Il farmaco sperimentale per il trattamento della steatoepatite non alcolica, selonsertib, è risultato efficace nel migliorare lo stadio della fibrosi nella maggior parte dei pazienti affetti da NASH dopo 24 settimane di trattamento. Altri due studi separati che avevano come endpoint primari la nefropatia diabetica e l’ipertensione arteriosa polmonare, non hanno dato i risultati sperati. Questo è quanto annunciato dall’azienda che sta sviluppando il farmaco, Gilead Sciences.
La NASH è una malattia epatica grave derivante dalla disfunzione metabolica associata con steatosi (grasso nel fegato), infiammazione e fibrosi, che può progredire a cirrosi.
La cirrosi correlata alla NASH è destinata a diventare l'indicazione più importante per il trapianto di fegato entro il 2020.

Selonsertib (GS-4997) è una piccola molecola inibitore del segnale che regola l'apoptosi chinasi 1.
Perché è importante bloccare questo segnale? Perché regolando l’apoptosi chinasi 1, promuove l'infiammazione, l'apoptosi e la fibrosi nel setting di aumento dello stress ossidativo, associato con la patogenesi della NASH.

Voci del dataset

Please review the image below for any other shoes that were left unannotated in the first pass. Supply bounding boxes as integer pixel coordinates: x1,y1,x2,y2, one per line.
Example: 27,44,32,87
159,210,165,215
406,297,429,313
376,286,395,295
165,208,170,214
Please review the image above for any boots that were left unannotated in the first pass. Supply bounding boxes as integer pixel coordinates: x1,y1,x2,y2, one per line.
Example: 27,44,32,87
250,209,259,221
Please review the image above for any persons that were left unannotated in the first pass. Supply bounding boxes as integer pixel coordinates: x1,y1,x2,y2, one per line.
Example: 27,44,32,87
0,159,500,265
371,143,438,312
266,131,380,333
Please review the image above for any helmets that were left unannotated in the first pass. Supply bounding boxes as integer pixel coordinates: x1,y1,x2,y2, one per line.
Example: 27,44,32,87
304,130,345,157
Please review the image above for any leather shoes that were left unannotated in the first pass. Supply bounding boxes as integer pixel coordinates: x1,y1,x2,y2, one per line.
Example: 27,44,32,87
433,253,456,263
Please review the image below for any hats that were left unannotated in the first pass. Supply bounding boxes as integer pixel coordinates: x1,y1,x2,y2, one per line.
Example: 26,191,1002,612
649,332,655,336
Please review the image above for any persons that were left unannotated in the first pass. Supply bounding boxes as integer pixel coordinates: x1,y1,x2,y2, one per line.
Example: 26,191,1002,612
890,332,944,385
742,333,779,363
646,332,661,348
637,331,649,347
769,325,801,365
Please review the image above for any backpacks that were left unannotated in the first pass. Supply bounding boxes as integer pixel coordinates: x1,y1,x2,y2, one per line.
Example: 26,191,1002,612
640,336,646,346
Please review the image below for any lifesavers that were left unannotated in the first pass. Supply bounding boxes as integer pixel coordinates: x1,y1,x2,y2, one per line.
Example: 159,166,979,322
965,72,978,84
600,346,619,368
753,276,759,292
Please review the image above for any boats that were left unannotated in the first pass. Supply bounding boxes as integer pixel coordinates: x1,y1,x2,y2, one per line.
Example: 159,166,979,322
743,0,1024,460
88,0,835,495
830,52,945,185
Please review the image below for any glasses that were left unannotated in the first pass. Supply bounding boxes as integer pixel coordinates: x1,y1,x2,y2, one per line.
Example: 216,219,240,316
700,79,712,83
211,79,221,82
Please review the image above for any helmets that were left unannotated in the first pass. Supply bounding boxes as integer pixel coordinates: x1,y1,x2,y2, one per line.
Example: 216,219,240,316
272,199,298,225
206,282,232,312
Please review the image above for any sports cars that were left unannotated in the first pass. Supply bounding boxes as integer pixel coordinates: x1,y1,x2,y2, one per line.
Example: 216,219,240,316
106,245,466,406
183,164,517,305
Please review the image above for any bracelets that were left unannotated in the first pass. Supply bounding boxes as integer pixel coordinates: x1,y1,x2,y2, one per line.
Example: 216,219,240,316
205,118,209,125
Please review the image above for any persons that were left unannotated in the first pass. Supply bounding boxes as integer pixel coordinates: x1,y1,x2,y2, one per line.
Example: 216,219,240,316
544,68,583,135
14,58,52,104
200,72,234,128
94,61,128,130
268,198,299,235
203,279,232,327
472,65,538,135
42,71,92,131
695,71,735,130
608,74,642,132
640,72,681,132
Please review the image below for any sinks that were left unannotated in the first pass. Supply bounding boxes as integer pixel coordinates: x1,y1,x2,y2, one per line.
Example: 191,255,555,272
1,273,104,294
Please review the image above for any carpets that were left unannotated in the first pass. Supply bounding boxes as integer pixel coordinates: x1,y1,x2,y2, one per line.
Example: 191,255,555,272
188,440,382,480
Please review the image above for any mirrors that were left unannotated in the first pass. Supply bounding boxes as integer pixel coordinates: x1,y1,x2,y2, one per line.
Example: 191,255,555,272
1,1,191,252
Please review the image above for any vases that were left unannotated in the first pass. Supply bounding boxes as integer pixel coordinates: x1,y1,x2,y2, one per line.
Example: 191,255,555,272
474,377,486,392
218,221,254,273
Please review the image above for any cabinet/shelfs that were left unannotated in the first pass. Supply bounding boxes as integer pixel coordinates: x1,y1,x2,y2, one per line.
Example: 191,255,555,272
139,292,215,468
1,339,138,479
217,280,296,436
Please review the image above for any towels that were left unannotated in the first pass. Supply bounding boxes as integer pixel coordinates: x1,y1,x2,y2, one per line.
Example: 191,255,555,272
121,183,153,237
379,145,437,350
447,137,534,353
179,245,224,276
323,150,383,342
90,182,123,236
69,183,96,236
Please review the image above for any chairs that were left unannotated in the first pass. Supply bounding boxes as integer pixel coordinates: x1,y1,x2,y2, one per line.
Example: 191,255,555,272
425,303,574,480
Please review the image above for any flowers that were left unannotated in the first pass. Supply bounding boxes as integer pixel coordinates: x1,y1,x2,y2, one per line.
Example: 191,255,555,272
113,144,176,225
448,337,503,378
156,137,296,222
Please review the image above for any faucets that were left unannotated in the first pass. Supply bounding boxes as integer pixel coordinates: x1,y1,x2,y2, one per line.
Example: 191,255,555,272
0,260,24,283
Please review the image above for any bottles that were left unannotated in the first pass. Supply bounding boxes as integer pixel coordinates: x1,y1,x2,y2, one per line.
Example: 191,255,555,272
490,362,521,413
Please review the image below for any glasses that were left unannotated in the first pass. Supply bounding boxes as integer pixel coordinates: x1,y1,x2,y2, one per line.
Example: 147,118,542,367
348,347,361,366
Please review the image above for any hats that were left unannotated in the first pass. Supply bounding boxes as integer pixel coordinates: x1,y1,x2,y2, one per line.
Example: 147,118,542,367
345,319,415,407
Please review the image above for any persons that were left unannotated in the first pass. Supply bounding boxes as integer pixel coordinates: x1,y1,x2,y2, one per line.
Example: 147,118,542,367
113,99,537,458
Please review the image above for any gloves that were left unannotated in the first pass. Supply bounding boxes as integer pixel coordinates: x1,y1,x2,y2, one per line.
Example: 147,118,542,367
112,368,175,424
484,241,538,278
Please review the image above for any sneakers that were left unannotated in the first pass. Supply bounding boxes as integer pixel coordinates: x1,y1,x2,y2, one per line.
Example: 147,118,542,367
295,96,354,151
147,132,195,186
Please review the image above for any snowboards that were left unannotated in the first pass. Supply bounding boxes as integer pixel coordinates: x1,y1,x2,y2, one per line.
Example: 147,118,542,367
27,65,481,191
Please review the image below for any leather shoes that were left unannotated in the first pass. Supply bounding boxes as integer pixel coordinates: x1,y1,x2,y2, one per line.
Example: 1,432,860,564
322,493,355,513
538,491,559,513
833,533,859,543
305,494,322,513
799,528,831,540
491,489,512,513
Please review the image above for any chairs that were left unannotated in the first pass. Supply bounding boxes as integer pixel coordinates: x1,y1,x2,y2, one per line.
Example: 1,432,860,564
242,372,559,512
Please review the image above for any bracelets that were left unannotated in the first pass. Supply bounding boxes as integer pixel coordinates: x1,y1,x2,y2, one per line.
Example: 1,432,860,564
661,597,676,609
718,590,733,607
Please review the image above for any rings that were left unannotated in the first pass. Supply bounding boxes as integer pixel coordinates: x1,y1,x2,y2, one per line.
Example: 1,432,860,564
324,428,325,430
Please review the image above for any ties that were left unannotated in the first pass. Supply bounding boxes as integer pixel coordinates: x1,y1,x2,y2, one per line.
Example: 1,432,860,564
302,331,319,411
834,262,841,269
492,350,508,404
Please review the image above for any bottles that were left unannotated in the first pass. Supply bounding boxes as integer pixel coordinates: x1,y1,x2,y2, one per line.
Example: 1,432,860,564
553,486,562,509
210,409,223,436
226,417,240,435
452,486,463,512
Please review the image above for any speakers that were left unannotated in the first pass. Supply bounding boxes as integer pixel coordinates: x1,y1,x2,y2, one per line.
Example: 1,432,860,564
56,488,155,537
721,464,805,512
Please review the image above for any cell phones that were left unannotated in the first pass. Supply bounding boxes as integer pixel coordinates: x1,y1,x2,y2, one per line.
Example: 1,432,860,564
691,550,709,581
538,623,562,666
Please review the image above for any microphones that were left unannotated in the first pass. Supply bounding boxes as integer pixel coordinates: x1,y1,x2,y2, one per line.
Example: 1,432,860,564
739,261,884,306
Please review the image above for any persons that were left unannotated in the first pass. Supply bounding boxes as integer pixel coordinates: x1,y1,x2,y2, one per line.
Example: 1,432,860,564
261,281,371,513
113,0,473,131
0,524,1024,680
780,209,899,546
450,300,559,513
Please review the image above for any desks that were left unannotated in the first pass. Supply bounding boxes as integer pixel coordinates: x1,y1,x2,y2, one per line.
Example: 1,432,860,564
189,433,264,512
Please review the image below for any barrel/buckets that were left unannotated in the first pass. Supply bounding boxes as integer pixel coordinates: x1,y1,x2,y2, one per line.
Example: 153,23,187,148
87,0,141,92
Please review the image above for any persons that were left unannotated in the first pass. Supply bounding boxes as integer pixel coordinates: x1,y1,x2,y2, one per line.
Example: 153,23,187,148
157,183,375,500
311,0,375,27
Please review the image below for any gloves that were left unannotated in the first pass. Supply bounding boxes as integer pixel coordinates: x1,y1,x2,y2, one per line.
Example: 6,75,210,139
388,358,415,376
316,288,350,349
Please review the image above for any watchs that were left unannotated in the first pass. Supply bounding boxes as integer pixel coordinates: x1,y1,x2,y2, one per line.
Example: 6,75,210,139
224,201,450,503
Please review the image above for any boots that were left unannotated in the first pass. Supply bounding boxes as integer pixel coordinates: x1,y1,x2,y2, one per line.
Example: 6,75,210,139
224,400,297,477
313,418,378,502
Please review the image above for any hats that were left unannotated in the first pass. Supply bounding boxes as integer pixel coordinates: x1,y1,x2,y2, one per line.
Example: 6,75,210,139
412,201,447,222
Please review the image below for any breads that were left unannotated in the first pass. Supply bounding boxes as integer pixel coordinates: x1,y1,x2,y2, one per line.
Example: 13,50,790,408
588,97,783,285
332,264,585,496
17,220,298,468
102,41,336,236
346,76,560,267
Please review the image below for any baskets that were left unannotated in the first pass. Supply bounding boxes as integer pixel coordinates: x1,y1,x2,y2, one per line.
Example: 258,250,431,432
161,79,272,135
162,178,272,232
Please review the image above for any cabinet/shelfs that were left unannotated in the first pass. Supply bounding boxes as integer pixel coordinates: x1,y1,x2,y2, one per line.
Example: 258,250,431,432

[COSA FARE 1]: Puoi riscrivere in forma di elenco puntato, mantenendo i fatti principali, il paragrafo del testo su selonsertib che inizia con "Il farmaco sperimentale per il trattamento"?
[COSA FARE 2]: Secondo il testo su selonsertib, entro quale anno la cirrosi correlata alla NASH è destinata a diventare l'indicazione più importante per il trapianto di fegato?
[COSA FARE 3]: Nel testo su selonsertib, riscrivi il brano che parte da "La NASH è una" e arriva a "l'apoptosi chinasi 1.", scambiando "fegato" con "organo".

[SPAZIO RISPOSTA 1]:
- Selonsertib, farmaco sperimentale per la steatoepatite non alcolica, ha migliorato lo stadio della fibrosi nella maggior parte dei pazienti con NASH dopo 24 settimane di trattamento.
- Due studi separati, con endpoint primari la nefropatia diabetica e l'ipertensione arteriosa polmonare, non hanno dato i risultati sperati.
- I risultati sono stati annunciati da Gilead Sciences, l'azienda che sta sviluppando il farmaco.

[SPAZIO RISPOSTA 2]: Entro il 2020.

[SPAZIO RISPOSTA 3]:
La NASH è una malattia epatica grave derivante dalla disfunzione metabolica associata con steatosi (grasso nel organo), infiammazione e fibrosi, che può progredire a cirrosi.
La cirrosi correlata alla NASH è destinata a diventare l'indicazione più importante per il trapianto di organo entro il 2020.

Selonsertib (GS-4997) è una piccola molecola inibitore del segnale che regola l'apoptosi chinasi 1.